No fim deste caminho chegamos a uma plataforma plana e a uma bifurcação, na qual viramos à direita e a caminhada prosseguiu novamente a subir uma via lamacenta fechada por grandes Criptomérias, a qual conforme íamos subindo foi ficando envolta por nevoeiro dando um certo encanto ao local. Mais à frente saímos da mata e as frondosas árvores deram lugar à vegetação mais rasteira e endémica como o cedro-do-mato (Juniperus brevifolia), o azevinho (Ilex azorica), a urze (Erica azorica) e turfeiras compostas por Sphagnum sp., importantíssimas para a retenção de água. Por esta altura, a chuva decidiu também juntar-se à caminhada para ver se o grupo desistia de alcançar o ponto mais alto da ilha, mas a única coisa que alcançou foi tornar o caminho ainda mais escorregadio e só deixou de ser, momentaneamente, escorregadio quando chegamos a um passadiço de madeira, mas mesmo antes de chegarmos ao marco geodésico, do ponto mais alto da ilha de São Miguel, o caminho voltou à lama. Nem a chuva, nem o nevoeiro fizeram com que o grupo perdesse a boa disposição e uma vez chegado à zona plana do Pico da Vara aproveitou para retemperar as energias. Repostas as energias era tempo de voltar para o ponto de partida e para baixo pensam vocês que ia ser mais fácil, visto que se costuma dizer que “todos os santos ajudam”, mas não foi o que aconteceu neste dia já que a chuva havia deixado o trajeto lamacento, tornando a caminhada mais lenta, uma vez que nenhum caminhante estava disposto a fazer a espargata. E foi ao ritmo de caracol que chegamos à casa da guarda, aqui reparo havia um carreirinho e claro como não posso ver caminho que não conheça que não vá espreitar, este carreirinho não ia ser exceção, fui espreitar e acabei por encontrar um pequeno jardim de endémicas.

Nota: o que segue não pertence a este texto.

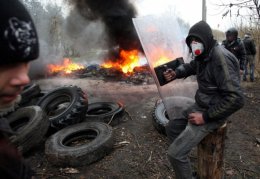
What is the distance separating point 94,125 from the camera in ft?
19.9

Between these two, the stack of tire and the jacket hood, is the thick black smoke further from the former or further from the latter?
the jacket hood

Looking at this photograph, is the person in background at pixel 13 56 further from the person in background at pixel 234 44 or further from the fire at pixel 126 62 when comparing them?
the fire at pixel 126 62

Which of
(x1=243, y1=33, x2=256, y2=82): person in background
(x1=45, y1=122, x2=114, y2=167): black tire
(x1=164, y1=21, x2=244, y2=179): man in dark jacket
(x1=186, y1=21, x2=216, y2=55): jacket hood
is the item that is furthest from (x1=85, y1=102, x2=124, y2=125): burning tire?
(x1=243, y1=33, x2=256, y2=82): person in background

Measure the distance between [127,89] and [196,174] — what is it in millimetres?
6615

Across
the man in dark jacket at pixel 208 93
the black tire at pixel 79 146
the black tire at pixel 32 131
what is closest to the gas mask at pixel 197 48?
the man in dark jacket at pixel 208 93

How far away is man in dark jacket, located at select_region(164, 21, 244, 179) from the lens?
332 centimetres

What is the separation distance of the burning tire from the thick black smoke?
8495mm

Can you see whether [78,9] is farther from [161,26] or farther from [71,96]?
[161,26]

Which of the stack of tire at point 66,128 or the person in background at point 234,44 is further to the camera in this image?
the person in background at point 234,44

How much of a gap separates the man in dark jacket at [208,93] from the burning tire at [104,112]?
11.2ft

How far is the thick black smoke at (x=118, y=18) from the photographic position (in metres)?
16.0

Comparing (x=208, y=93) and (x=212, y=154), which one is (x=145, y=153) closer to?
(x=212, y=154)

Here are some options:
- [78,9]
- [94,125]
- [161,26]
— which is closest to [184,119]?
[161,26]

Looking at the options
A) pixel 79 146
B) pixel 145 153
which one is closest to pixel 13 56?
pixel 79 146
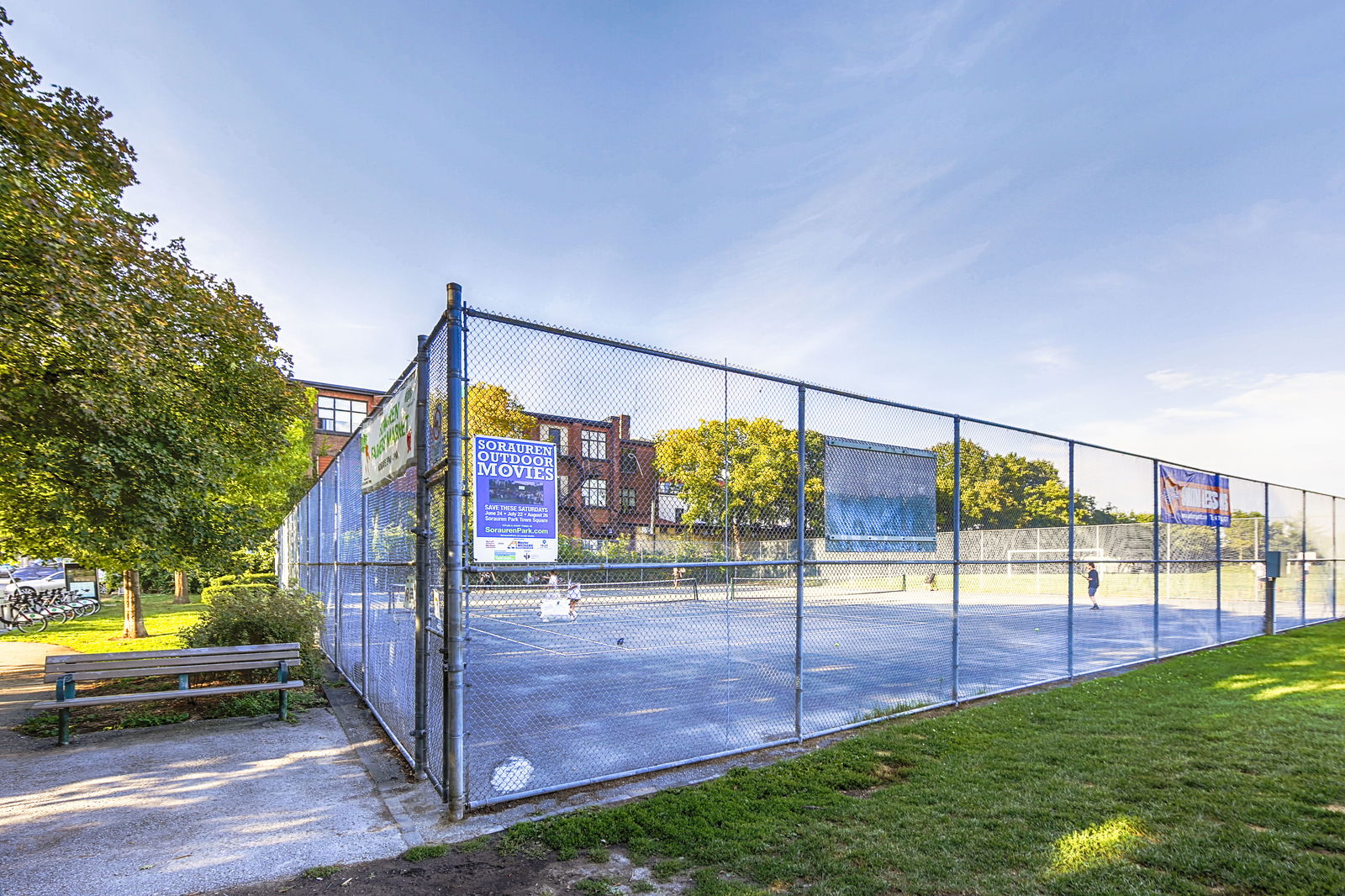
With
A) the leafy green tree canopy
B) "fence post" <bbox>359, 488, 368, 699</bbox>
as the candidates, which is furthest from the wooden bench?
the leafy green tree canopy

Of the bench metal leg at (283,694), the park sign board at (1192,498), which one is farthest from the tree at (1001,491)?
the bench metal leg at (283,694)

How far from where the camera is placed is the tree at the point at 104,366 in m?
6.07

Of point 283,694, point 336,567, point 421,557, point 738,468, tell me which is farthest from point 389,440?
point 336,567

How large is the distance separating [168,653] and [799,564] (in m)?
6.40

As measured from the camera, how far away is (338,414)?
5475 centimetres

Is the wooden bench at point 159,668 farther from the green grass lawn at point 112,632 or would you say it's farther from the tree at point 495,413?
the tree at point 495,413

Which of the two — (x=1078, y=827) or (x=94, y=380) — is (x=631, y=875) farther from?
(x=94, y=380)

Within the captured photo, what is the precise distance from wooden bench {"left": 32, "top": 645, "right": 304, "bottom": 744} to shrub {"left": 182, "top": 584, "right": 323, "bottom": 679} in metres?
1.06

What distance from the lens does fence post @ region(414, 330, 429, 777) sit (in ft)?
16.4

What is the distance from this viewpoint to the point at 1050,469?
33.0ft

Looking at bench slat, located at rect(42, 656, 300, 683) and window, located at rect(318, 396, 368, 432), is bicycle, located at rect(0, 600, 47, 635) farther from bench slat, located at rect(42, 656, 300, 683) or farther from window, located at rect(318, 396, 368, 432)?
window, located at rect(318, 396, 368, 432)

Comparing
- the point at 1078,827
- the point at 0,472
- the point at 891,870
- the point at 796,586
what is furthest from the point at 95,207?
the point at 1078,827

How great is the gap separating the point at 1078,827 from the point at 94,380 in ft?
30.4

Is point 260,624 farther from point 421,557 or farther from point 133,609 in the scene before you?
point 133,609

De mencionar que estes caminhos por onde passamos em outros tempos eram caminhos de servidão que davam acesso às zonas de produção de carvão, passagem de gado e comércio entre as povoações do concelho do Nordeste e da Povoação.
Falta mesmo só referir que todo este o percurso está situado em zonas protegidas passando pela Área Protegida para a Gestão de Habitats e Espécies da Tronqueira e Planalto dos Graminhais, Reserva Natural do Pico da Vara e perímetro florestal público da ilha de São Miguel, pelo que é sempre bom lembrar a quem decida subir ao Pico da Vara que deixe o caminho como o encontrou, para que quem vier atrás possa desfrutar desta paisagem maravilhosa que a mãe natureza criou e que tem o dom de cortar a respiração. Um bem-haja e boas caminhadas!!!